**Extrait fourni**
----

En application de cette importante réforme, les Rapports publics 2013, 2014 et 2015 ont été présentés et rendus publics. Nous sommes à moins d’un mois de l’année 2018, et le Rapport 2016 n’a pas encore été publié. Que notre ministre conseiller spécial nous dise pourquoi ! Jusqu’à preuve du contraire, il ne sera pas publié ou, s’il doit l’être, sera délesté de sa substance. Que le chargé de la Communication de la Présidence de la République nous dise pourquoi le Rapport de la même année de l’Ofnac n’a pas, non plus, été rendu public ! Le dernier Rapport de l’Ofnac, c’est celui de 2014-2015 que l’ancienne présidente de l’Ofnac n’a jamais réussi à présenter au président-politicien. Son Directeur de cabinet lui a opposé son agenda très chargé. Elle n’avait pas accepté de transiger sur les dossiers qu’elle devait déposer entre les mains du procureur de la République. Pourtant, trois ou quatre jours après, les Rapports d’activités de la Présidente du Conseil économique, social et environnemental ainsi que celui de la Présidente du Haut Conseil pour le Dialogue social lui ont été présentés sans aucun problème. C’est vrai qu’ils ne mettaient en cause aucun proche du président-politicien. On est ici dans une situation pire que la rétention de dossier.
L’Armp avait la bonne habitude de convoquer la presse pour présenter son Rapport annuel. Depuis quand n’a-t-elle pas procédé à cette cérémonie ? Que notre chargé de communication de la Présidence de la République nous dise pourquoi ! Qu’il nous éclaire sur les trois dossiers que l’Ofnac a déposés, du temps de la présidence de Mme Nafy Ngom Keïta, respectivement entre les mains du procureur de la République de Dakar et de celui de Louga ! C’est devenu un secret de Polichinelle aujourd’hui : le Coud et La Poste sont mal gérés, très mal gérés, comme l’était tout récemment le Port autonome de Dakar, quand M. Kanté y était Directeur général. Pourquoi notre président-politicien n’y envoie-t-il jamais l’Ige ?

----

**Consigne 1**
Relevez dans les enregistrements ci-dessous chaque ligne où figure le mot « light ». Tenez compte des majuscules et des minuscules.

**Données extraites**
----

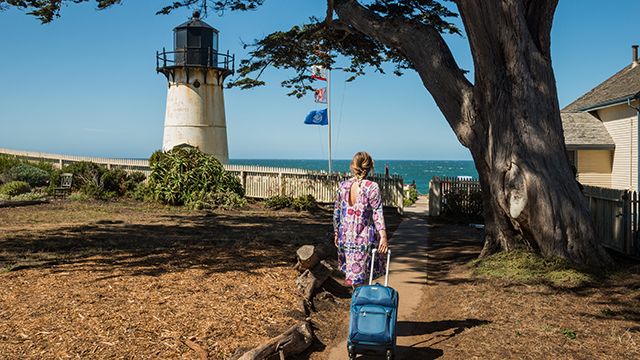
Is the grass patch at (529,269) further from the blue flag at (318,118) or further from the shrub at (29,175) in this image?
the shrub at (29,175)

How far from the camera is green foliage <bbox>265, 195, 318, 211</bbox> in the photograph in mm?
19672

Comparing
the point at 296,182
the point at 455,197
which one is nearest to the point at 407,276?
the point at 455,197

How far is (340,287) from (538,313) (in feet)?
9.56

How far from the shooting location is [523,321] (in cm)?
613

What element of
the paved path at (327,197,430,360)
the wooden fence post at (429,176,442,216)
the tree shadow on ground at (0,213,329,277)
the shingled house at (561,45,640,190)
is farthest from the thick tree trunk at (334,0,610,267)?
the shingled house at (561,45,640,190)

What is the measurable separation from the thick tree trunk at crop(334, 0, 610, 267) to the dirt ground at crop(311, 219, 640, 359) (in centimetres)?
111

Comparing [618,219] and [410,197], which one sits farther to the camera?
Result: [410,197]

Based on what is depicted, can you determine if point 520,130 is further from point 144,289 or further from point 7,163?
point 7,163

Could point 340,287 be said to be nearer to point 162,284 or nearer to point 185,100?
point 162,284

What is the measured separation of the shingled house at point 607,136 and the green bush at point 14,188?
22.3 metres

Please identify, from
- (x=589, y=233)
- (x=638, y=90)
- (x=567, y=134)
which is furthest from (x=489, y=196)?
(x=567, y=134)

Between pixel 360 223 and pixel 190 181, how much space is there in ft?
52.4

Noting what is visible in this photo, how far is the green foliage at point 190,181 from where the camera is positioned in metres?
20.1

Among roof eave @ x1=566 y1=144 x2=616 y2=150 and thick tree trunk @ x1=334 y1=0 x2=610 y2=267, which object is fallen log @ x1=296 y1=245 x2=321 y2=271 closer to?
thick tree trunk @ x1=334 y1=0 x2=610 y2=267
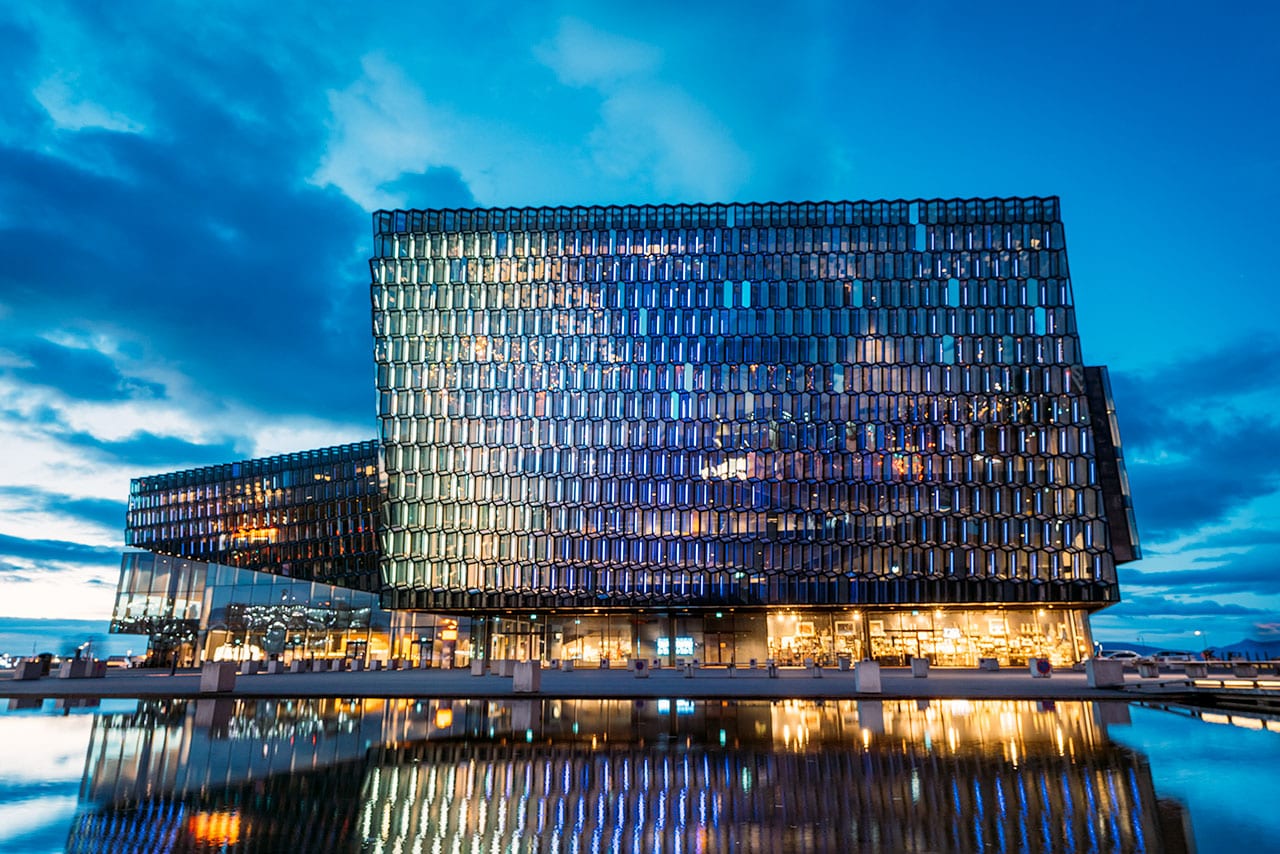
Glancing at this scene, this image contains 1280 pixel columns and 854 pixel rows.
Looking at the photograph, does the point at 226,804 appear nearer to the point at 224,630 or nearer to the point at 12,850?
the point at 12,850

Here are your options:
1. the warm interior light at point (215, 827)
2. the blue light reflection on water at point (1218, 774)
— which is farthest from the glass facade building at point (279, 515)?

----

**Consigne 2**
Poursuivez l'extrait sur les rapports publics qui n'ont pas été publiés, en partant de sa dernière phrase.

**Résultat 1**
1. the warm interior light at point (215, 827)
2. the blue light reflection on water at point (1218, 774)

**Résultat 2**
Nous vivons au Sénégal qui est un petit village. Nous savons ce qui se passe entre de nombreux ministres et leurs Directeurs de l’Administration générale et de l’Equipement (Dage). Combien sont-ils, les ministres qui, tous les vendredis, sont sur le terrain qu’ils ne quittent que le lundi matin, après y avoir déversé beaucoup d’argent ? Que se passe-t-il dans cette Agence de gestion du patrimoine bâti de l’Etat (Agbep) et dans de nombreuses autres ? Et quid des gros projets immobiliers de la «future ville de Diamniadio» qui serait un creuset de scandales ? Le président-politicien le sait très bien. C’est pourquoi il est de plus en plus hostile à la publication des rapports de nos différentes structures de contrôle. Nous sommes quand même en relation permanente avec ce fameux terrain.
On n’a vraiment pas besoin d’archives sonores et/ou écrites pour savoir que notre président-politicien est rétif à la transparence, qu’il protège sans état d’âme ses amis, même s’il est convaincu que ce sont de très mauvais gestionnaires. Puisque notre ministre conseiller spécial me demande des archives sonores ou écrites, je lui en propose une, et une de très représentative de l’absence de sanctions, donc de la mal gouvernance. Notre président-politicien a accordé une interview au journaliste français Vincent Hervouet. C’était dans le numéro 1 du trimestriel Pouvoir d’Afrique (novembre-décembre 2014/janvier 2015). Le journaliste fait d’abord la remarque suivante : «Mais la vie politique est faite de loyauté, de mensonges, de trahisons». Le président-politicien répond : «Exact, mais il y a aussi beaucoup de loyauté. Des gens qui s’engagent et qui prennent la loyauté comme valeur cardinale, cela existe.» Le journaliste poursuit avec cette question : «A l’inverse, la faute pour laquelle vous avez de l’indulgence ?» Il fit cette réponse qui a dû en surprendre et en indigner plus d’un, surtout parmi les naïfs qui accordent encore tant soit peu de crédit à sa parole : «Je peux pardonner la faiblesse de ceux à qui il arrive de profiter des situations. Leur cupidité ou leur incapacité à résister à la tentation les amène à mentir et à trahir la confiance. Cela, je peux le pardonner.»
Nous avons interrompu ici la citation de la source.